PopPUNK documentation

PopPUNK (Population Partitioning Using Nucleotide K-mers)

PopPUNK is a tool for clustering genomes. We refer to the clusters as variable-length-k-mer clusters, or VLKCs. Biologically, these clusters typically represent distinct strains. We refer to subclusters of strains as lineages.

The first version was targeted specifically as bacterial genomes, but the current version has also been used for viruses (e.g. enterovirus, influenza, SARS-CoV-2) and eukaryotes (e.g. Candida sp., P. falciparum). Under the hood, PopPUNK uses pp-sketchlib to rapidly calculate core and accessory distances, and machine learning tools written in python to use these to cluster genomes. A detailed description of the method can be found in the paper.

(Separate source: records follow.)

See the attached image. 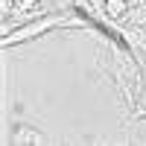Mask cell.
Segmentation results:
<instances>
[{"instance_id": "obj_4", "label": "cell", "mask_w": 146, "mask_h": 146, "mask_svg": "<svg viewBox=\"0 0 146 146\" xmlns=\"http://www.w3.org/2000/svg\"><path fill=\"white\" fill-rule=\"evenodd\" d=\"M129 3H131V0H129Z\"/></svg>"}, {"instance_id": "obj_3", "label": "cell", "mask_w": 146, "mask_h": 146, "mask_svg": "<svg viewBox=\"0 0 146 146\" xmlns=\"http://www.w3.org/2000/svg\"><path fill=\"white\" fill-rule=\"evenodd\" d=\"M131 117L135 120H146V88H140L137 102H135V108H131Z\"/></svg>"}, {"instance_id": "obj_1", "label": "cell", "mask_w": 146, "mask_h": 146, "mask_svg": "<svg viewBox=\"0 0 146 146\" xmlns=\"http://www.w3.org/2000/svg\"><path fill=\"white\" fill-rule=\"evenodd\" d=\"M47 137L41 135V131H35V129H29V126H18V131H15V137H12V143H18V146H27V143H44Z\"/></svg>"}, {"instance_id": "obj_2", "label": "cell", "mask_w": 146, "mask_h": 146, "mask_svg": "<svg viewBox=\"0 0 146 146\" xmlns=\"http://www.w3.org/2000/svg\"><path fill=\"white\" fill-rule=\"evenodd\" d=\"M129 0H105V18L108 21H114V23H120L126 18V12H129Z\"/></svg>"}]
</instances>
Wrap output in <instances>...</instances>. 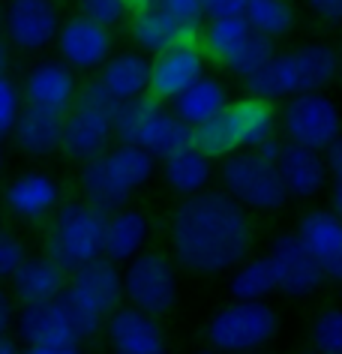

If you are new to PopPUNK, we’d recommend starting on Installation, then by reading the Best practises guide.

Important

Looking for older versions of the documentation? For previous versions with the old API (--assign-query, --refine-fit etc) see v2.2.0. For older versions which used mash, see v1.2.0.

Why use PopPUNK?

The advantages of PopPUNK are broadly that:

  • It is fast, and scalable to over \(10^{5}\) genomes in a single run.
  • Assigning new query sequences to a cluster using an existing database is scalable even beyond this.
  • Cluster names remain consistent between studies, and other cluster labels such as MLST can be appended.
  • Databases can be updated online (as sequences arrive).
  • Online updating is equivalent to building databases from scratch.
  • Databases can be kept small and managable by only keeping representative isolates.
  • Databases naturally allow in-depth analysis of single clusters, but keeping the full context of the whole database.
  • There is no bin cluster. Outlier isolates will be in their own cluster.
  • Pre-processing, such as generation of an alignment, is not required.
  • Raw sequence reads can be used as input, while being filtered for sequencing errors.
  • The definition of clusters are biologically relevant.
  • Many quantitative and graphical outputs are provided.
  • A direct import into microreact is available, as well as cytoscape, grapetree and phandango.
  • Everything is available within a single python executable.

Citation:

If you find PopPUNK useful, please cite as:

Lees JA, Harris SR, Tonkin-Hill G, Gladstone RA, Lo SW, Weiser JN, Corander J, Bentley SD, Croucher NJ. Fast and flexible bacterial genomic epidemiology with PopPUNK. Genome Research 29:1-13 (2019). doi:10.1101/gr.241455.118

See Citing PopPUNK for more details.